Directions for this task
Your task is to reproduce the material exactly.

Data for this exercise
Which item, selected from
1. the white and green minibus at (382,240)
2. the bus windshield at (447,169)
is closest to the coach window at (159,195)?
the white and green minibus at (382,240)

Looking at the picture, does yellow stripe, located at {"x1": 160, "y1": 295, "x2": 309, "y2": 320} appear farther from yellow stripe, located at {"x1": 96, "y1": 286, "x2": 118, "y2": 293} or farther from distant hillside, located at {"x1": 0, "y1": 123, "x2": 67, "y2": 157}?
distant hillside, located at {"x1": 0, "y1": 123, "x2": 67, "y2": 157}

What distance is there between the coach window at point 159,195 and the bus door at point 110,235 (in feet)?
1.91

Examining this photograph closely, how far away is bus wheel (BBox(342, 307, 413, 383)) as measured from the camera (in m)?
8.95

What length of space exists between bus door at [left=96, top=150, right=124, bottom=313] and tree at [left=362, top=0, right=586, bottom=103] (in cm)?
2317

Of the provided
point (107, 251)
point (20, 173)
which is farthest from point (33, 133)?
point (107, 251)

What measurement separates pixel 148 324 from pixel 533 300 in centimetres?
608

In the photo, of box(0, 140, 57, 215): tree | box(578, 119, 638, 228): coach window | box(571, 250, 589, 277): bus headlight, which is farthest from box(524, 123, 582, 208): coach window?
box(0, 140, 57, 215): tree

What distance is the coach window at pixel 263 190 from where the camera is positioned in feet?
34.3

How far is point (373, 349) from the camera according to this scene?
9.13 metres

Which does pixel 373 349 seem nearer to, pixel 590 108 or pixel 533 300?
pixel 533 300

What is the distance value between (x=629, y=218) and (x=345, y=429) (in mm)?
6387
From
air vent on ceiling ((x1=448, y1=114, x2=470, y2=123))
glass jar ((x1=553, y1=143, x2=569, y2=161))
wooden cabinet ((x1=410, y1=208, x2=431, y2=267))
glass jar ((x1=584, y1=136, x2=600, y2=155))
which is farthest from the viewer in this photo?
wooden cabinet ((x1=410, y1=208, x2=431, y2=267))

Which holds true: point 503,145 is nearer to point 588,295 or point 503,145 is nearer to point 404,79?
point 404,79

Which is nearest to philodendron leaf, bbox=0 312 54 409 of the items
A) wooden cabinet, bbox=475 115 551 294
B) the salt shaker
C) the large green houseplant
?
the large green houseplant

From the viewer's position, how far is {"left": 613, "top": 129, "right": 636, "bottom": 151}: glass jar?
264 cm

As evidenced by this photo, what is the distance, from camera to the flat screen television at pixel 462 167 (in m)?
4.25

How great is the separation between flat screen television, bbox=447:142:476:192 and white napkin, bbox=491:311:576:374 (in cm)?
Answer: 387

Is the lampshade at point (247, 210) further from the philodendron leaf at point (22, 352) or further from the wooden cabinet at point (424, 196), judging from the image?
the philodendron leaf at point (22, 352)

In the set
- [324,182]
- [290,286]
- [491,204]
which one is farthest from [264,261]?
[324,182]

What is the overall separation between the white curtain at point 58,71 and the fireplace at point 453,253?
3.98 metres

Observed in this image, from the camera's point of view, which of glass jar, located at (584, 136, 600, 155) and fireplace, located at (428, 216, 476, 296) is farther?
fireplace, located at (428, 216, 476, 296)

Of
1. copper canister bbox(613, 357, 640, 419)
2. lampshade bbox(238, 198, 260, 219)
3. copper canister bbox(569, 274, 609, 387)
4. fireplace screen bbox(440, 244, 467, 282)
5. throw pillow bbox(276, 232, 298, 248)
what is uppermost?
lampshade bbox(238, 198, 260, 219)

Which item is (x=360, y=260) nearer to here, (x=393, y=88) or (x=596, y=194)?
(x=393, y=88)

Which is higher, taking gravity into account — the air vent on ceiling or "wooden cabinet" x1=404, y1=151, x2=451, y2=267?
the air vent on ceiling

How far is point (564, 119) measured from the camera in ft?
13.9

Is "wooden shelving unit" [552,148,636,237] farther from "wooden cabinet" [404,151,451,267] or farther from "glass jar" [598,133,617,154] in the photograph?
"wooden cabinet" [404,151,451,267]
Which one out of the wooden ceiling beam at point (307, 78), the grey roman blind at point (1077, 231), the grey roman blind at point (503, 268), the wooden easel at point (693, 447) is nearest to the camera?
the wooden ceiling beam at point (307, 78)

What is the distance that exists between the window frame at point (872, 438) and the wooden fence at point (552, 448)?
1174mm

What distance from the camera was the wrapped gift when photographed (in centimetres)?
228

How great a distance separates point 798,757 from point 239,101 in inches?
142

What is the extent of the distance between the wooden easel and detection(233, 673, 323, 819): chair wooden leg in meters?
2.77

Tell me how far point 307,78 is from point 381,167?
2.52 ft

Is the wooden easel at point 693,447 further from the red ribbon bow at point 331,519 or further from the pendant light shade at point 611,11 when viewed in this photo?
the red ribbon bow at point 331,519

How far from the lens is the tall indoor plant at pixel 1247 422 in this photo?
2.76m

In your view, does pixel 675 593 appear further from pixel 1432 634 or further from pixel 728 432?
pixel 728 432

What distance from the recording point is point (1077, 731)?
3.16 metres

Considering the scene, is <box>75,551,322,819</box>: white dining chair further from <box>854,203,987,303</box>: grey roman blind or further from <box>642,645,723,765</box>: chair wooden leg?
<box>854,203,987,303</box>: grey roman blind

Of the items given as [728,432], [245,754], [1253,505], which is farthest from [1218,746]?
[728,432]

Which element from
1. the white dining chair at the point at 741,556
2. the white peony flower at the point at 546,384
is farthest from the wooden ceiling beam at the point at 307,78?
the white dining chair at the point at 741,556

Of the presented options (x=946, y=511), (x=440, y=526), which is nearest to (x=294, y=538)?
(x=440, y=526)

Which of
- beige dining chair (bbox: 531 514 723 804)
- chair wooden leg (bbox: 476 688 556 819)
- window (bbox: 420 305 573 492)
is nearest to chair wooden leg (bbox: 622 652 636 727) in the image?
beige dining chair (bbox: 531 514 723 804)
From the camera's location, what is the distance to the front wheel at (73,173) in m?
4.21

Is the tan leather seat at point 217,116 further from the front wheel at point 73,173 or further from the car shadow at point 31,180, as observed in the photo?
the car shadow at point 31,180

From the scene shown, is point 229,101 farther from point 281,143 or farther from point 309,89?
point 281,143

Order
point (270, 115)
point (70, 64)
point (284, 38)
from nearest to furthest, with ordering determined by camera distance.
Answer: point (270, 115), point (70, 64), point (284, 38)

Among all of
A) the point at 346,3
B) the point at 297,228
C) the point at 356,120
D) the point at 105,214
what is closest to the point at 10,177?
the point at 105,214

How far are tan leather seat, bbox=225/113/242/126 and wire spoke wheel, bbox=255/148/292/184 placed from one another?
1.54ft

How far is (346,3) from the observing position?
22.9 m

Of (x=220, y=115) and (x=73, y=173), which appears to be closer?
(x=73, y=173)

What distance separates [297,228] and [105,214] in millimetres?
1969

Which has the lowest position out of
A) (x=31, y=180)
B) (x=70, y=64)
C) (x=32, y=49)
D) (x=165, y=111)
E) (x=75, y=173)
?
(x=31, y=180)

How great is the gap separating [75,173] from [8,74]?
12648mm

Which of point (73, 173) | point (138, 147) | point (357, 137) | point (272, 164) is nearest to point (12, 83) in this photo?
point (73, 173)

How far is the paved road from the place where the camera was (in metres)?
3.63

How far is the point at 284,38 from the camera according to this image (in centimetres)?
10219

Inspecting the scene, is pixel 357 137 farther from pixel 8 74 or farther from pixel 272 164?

Final result
Which item, selected from
1. the white and green minibus at (382,240)
2. the bus windshield at (447,169)
is closest to the coach window at (159,195)?
the white and green minibus at (382,240)

Looking at the picture, does yellow stripe, located at {"x1": 160, "y1": 295, "x2": 309, "y2": 320} appear farther from yellow stripe, located at {"x1": 96, "y1": 286, "x2": 118, "y2": 293} or farther from distant hillside, located at {"x1": 0, "y1": 123, "x2": 67, "y2": 157}?
distant hillside, located at {"x1": 0, "y1": 123, "x2": 67, "y2": 157}

What distance is there between the coach window at point 159,195 and the bus door at point 110,235 (in feet)?
1.91

Examining this photograph closely, how far away is bus wheel (BBox(342, 307, 413, 383)) as measured from the camera (in m)?
8.95

What length of space exists between bus door at [left=96, top=150, right=124, bottom=313] and tree at [left=362, top=0, right=586, bottom=103] (in cm)?
2317

Of the provided
point (107, 251)
point (20, 173)
which is farthest from point (33, 133)?
point (107, 251)

What measurement separates pixel 148 324 from pixel 533 300 in centimetres?
608

In the photo, of box(0, 140, 57, 215): tree | box(578, 119, 638, 228): coach window | box(571, 250, 589, 277): bus headlight, which is farthest from box(524, 123, 582, 208): coach window?
box(0, 140, 57, 215): tree

What distance is the coach window at pixel 263 190 from where the camera is positioned in feet?
34.3

How far is point (373, 349) from the camera according to this scene?
9.13 metres

Which does pixel 373 349 seem nearer to, pixel 590 108 or pixel 533 300?
pixel 533 300

What is the distance value between (x=629, y=218) and (x=345, y=429) (in mm)?
6387
From
air vent on ceiling ((x1=448, y1=114, x2=470, y2=123))
glass jar ((x1=553, y1=143, x2=569, y2=161))
wooden cabinet ((x1=410, y1=208, x2=431, y2=267))
glass jar ((x1=584, y1=136, x2=600, y2=155))
which is farthest from the viewer in this photo?
wooden cabinet ((x1=410, y1=208, x2=431, y2=267))

Which holds true: point 503,145 is nearer to point 588,295 or point 503,145 is nearer to point 404,79?
point 404,79

Which is nearest to philodendron leaf, bbox=0 312 54 409 of the items
A) wooden cabinet, bbox=475 115 551 294
B) the salt shaker
C) the large green houseplant
?
the large green houseplant

From the viewer's position, how far is {"left": 613, "top": 129, "right": 636, "bottom": 151}: glass jar?
264 cm

As evidenced by this photo, what is the distance, from camera to the flat screen television at pixel 462 167 (in m)?
4.25

How great is the separation between flat screen television, bbox=447:142:476:192 and white napkin, bbox=491:311:576:374 (in cm)?
Answer: 387

Is the lampshade at point (247, 210) further from the philodendron leaf at point (22, 352) or further from the wooden cabinet at point (424, 196), judging from the image?
the philodendron leaf at point (22, 352)

In the set
- [324,182]
- [290,286]
- [491,204]
which one is farthest from [264,261]?
[324,182]

What is the overall separation between the white curtain at point 58,71 and the fireplace at point 453,253?
3.98 metres

Observed in this image, from the camera's point of view, which of glass jar, located at (584, 136, 600, 155) and fireplace, located at (428, 216, 476, 296) is farther?
fireplace, located at (428, 216, 476, 296)

Of
1. copper canister bbox(613, 357, 640, 419)
2. lampshade bbox(238, 198, 260, 219)
3. copper canister bbox(569, 274, 609, 387)
4. fireplace screen bbox(440, 244, 467, 282)
5. throw pillow bbox(276, 232, 298, 248)
what is uppermost?
lampshade bbox(238, 198, 260, 219)

Which item is (x=360, y=260) nearer to here, (x=393, y=88) or (x=596, y=194)?
(x=393, y=88)

Which is higher, taking gravity into account — the air vent on ceiling or "wooden cabinet" x1=404, y1=151, x2=451, y2=267?
the air vent on ceiling

How far is point (564, 119) measured from the camera in ft?
13.9

Is "wooden shelving unit" [552,148,636,237] farther from "wooden cabinet" [404,151,451,267] or farther from "glass jar" [598,133,617,154] in the photograph?
"wooden cabinet" [404,151,451,267]
Which one out of the wooden ceiling beam at point (307, 78), the grey roman blind at point (1077, 231), the grey roman blind at point (503, 268), the wooden easel at point (693, 447) is nearest to the camera?
the wooden ceiling beam at point (307, 78)

What is the distance that exists between the window frame at point (872, 438) and the wooden fence at point (552, 448)?
1174mm

What distance from the camera was the wrapped gift when photographed (in centimetres)?
228

How great a distance separates point 798,757 from point 239,101 in inches?
142

What is the extent of the distance between the wooden easel and detection(233, 673, 323, 819): chair wooden leg in meters?
2.77

Tell me how far point 307,78 is from point 381,167?
2.52 ft

Is the wooden easel at point 693,447 further from the red ribbon bow at point 331,519 or further from the pendant light shade at point 611,11 when viewed in this photo?
the red ribbon bow at point 331,519

How far from the lens is the tall indoor plant at pixel 1247 422 in this photo?
2.76m

In your view, does pixel 675 593 appear further from pixel 1432 634 or further from pixel 728 432?
pixel 728 432

What distance from the recording point is point (1077, 731)?
3.16 metres

Considering the scene, is <box>75,551,322,819</box>: white dining chair further from <box>854,203,987,303</box>: grey roman blind or further from <box>642,645,723,765</box>: chair wooden leg?
<box>854,203,987,303</box>: grey roman blind

Of the items given as [728,432], [245,754], [1253,505], which is farthest from [1218,746]?
[728,432]

Which element from
1. the white dining chair at the point at 741,556
2. the white peony flower at the point at 546,384
is farthest from the wooden ceiling beam at the point at 307,78?
the white dining chair at the point at 741,556

Of the presented options (x=946, y=511), (x=440, y=526), which is nearest to (x=294, y=538)?
(x=440, y=526)

Which of
- beige dining chair (bbox: 531 514 723 804)
- chair wooden leg (bbox: 476 688 556 819)
- window (bbox: 420 305 573 492)
is nearest to chair wooden leg (bbox: 622 652 636 727) in the image?
beige dining chair (bbox: 531 514 723 804)
From the camera's location, what is the distance to the front wheel at (73,173) in m?
4.21

Is the tan leather seat at point 217,116 further from the front wheel at point 73,173 or further from the car shadow at point 31,180, as observed in the photo?
the car shadow at point 31,180

From the scene shown, is point 229,101 farther from point 281,143 or farther from point 309,89?
point 281,143

Order
point (270, 115)
point (70, 64)
point (284, 38)
from nearest to furthest, with ordering determined by camera distance.
Answer: point (270, 115), point (70, 64), point (284, 38)

Among all of
A) the point at 346,3
B) the point at 297,228
C) the point at 356,120
D) the point at 105,214
what is closest to the point at 10,177?
the point at 105,214

How far are tan leather seat, bbox=225/113/242/126 and wire spoke wheel, bbox=255/148/292/184 placed from one another?
1.54ft

How far is (346,3) from the observing position?
22.9 m

Of (x=220, y=115) and (x=73, y=173), which appears to be closer?
(x=73, y=173)

What distance separates [297,228] and [105,214] in millimetres?
1969

Which has the lowest position out of
A) (x=31, y=180)
B) (x=70, y=64)
C) (x=32, y=49)
D) (x=165, y=111)
E) (x=75, y=173)
?
(x=31, y=180)

How great is the gap separating [75,173] from [8,74]?
12648mm

Which of point (73, 173) | point (138, 147) | point (357, 137) | point (272, 164) is nearest to point (12, 83) in this photo?
point (73, 173)

How far is the paved road from the place where the camera was (in metres)?
3.63

How far is the point at 284,38 from the camera according to this image (in centimetres)?
10219

Inspecting the scene, is pixel 357 137 farther from pixel 8 74 or farther from pixel 272 164?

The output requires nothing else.